__Trecho do texto__:
________________________________________

Refeitos do susto, salvos por sermos seguidores não do xá, mas do rei do futebol, reclamei com Nasrin; podíamos ter sido brutalmente espancados. A dinâmica das ruas estava tomando um rumo agressivo e aquilo, insisti, não estava me cheirando bem. Ela não deu o braço a torcer. Aquilo fora um incidente de percurso; depois de tanta luta contra o arbítrio não havia espaço para o retrocesso.
Uma semana depois, deixamos Teerã. Continuei acompanhando a revolução iraniana à distância; a deposição dos primeiros líderes civis, a marginalização dos partidos laicos e o crescente poder do clero. Com o tempo vieram informações sobre a imposição de costumes fundamentalistas, censura à imprensa, prisões e até a tortura daqueles que discordavam do regime.

________________________________________

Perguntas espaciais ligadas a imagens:
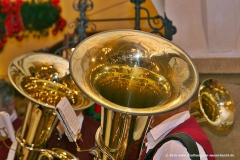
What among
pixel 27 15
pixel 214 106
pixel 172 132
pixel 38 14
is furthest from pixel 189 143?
pixel 27 15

________________________________________

__Instruções das tarefas__:
[A] Liste tudo aquilo sobre o que, segundo o trecho, vieram informações com o tempo.
[B] Transcreva a listagem linha por linha, sem alterar nada e omitindo as imagens.
O trecho e a listagem foram tirados de fontes distintas.

__Resultados das tarefas__:
[A]
- A imposição de costumes fundamentalistas
- A censura à imprensa
- As prisões
- A tortura daqueles que discordavam do regime

[B]
What among
pixel 27 15
pixel 214 106
pixel 172 132
pixel 38 14
is furthest from pixel 189 143?
pixel 27 15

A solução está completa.